• THE TASK: Check each line of the entries for "file" and report the ones that have it.

(Dataset entries)
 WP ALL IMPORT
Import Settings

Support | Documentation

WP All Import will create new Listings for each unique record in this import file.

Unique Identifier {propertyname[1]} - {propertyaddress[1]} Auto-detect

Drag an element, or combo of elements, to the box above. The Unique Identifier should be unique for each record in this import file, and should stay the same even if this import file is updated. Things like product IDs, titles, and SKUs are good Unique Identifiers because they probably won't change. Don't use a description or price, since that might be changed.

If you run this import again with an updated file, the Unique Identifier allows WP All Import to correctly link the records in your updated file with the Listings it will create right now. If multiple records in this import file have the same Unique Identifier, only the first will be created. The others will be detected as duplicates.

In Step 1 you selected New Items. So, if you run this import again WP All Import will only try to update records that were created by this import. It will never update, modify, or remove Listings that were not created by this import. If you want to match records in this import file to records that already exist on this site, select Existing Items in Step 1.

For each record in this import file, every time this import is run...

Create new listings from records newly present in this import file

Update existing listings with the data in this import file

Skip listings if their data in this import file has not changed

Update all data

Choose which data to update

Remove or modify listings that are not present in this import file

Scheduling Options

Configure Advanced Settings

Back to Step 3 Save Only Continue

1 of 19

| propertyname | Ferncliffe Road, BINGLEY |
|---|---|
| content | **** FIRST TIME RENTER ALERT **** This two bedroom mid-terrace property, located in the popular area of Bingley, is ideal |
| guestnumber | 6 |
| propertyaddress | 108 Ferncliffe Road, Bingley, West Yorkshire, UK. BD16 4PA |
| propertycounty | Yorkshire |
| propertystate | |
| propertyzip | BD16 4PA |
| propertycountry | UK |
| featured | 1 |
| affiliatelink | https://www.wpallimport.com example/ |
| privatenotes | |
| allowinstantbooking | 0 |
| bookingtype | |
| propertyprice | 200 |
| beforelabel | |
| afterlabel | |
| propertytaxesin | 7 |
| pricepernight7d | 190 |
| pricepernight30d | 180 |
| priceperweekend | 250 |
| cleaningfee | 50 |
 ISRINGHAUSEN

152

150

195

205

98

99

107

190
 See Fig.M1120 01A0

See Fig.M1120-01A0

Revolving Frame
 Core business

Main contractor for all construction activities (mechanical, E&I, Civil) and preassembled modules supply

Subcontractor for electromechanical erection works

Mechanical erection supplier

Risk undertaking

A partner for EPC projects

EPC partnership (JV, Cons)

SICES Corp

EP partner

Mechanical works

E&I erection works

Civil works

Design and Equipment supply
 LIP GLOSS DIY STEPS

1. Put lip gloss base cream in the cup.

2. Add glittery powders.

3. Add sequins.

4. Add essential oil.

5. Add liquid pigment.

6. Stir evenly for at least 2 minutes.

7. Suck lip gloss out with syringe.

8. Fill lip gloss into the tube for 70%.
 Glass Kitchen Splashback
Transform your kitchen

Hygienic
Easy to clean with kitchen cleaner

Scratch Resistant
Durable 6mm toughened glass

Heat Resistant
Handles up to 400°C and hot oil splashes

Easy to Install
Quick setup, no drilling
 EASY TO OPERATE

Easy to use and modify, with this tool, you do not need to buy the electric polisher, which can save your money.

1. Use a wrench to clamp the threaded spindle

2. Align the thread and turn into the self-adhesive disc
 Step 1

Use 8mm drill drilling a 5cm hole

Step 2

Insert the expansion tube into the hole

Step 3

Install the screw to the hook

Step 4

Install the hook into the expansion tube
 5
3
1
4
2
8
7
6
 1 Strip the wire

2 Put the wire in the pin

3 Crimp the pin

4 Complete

• TASK ANSWER:
WP All Import will create new Listings for each unique record in this import file.
Drag an element, or combo of elements, to the box above. The Unique Identifier should be unique for each record in this import file, and should stay the same even if this import file is updated. Things like product IDs, titles, and SKUs are good Unique Identifiers because they probably won't change. Don't use a description or price, since that might be changed.
If you run this import again with an updated file, the Unique Identifier allows WP All Import to correctly link the records in your updated file with the Listings it will create right now. If multiple records in this import file have the same Unique Identifier, only the first will be created. The others will be detected as duplicates.
In Step 1 you selected New Items. So, if you run this import again WP All Import will only try to update records that were created by this import. It will never update, modify, or remove Listings that were not created by this import. If you want to match records in this import file to records that already exist on this site, select Existing Items in Step 1.
For each record in this import file, every time this import is run...
Create new listings from records newly present in this import file
Update existing listings with the data in this import file
Skip listings if their data in this import file has not changed
Remove or modify listings that are not present in this import file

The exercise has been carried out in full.